Informations sur le financement, les prêts, les dispositifs légaux (textes de lois, défiscalisation)
La création programmée, en 2007, de l’Etablissement public foncier régional (EPF), contribuerait-elle, déjà, à l’assagissement des prix ? Les professionnels de l’immobilier se disent assez sceptiques, mais il ne serait pas illogique que cette « machine de guerre » anti-spéculation porte des effets par anticipation. Sachant que l’EPF va peser sur le marché pour contenir les hausses et favoriser l’urbanisation contrôlée à tarif social, faut-il acheter cher, aujourd’hui, de rares terrains qu’on nous promet plus nombreux et meilleur marché, demain ? Il y a de quoi faire réfléchir plus d’un investisseur spéculatif. Si la décrue se confirme, on peut se demander si l’EPF, et l’impôt supplémentaire qui va avec, restent nécessaires.

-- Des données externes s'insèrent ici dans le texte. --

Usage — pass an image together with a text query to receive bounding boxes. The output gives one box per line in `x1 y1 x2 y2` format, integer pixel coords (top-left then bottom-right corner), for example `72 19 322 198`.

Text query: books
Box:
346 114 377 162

Pour les accédants qui ont souscrit un emprunt à taux variable, la hausse de l’intérêt a un double effet pénalisant : elle alourdit le poids de leur remboursement, pour payer un patrimoine dont la valeur pourrait baisser. Pour autant, cet « effet ciseau » ne doit pas conduire à la faillite familiale. « Les taux variables sont assortis de dispositifs de sécurité », explique Régis Henry. Parmi les parachutes, il y a l’assurance, l’allongement de la durée du crédit, des effets de seuil et un lissage dans le temps des variations du taux. « Ce n’est pas l’immobilier, mais les prêts à la consommation qui plombent les familles surendettées », affirme-t-il.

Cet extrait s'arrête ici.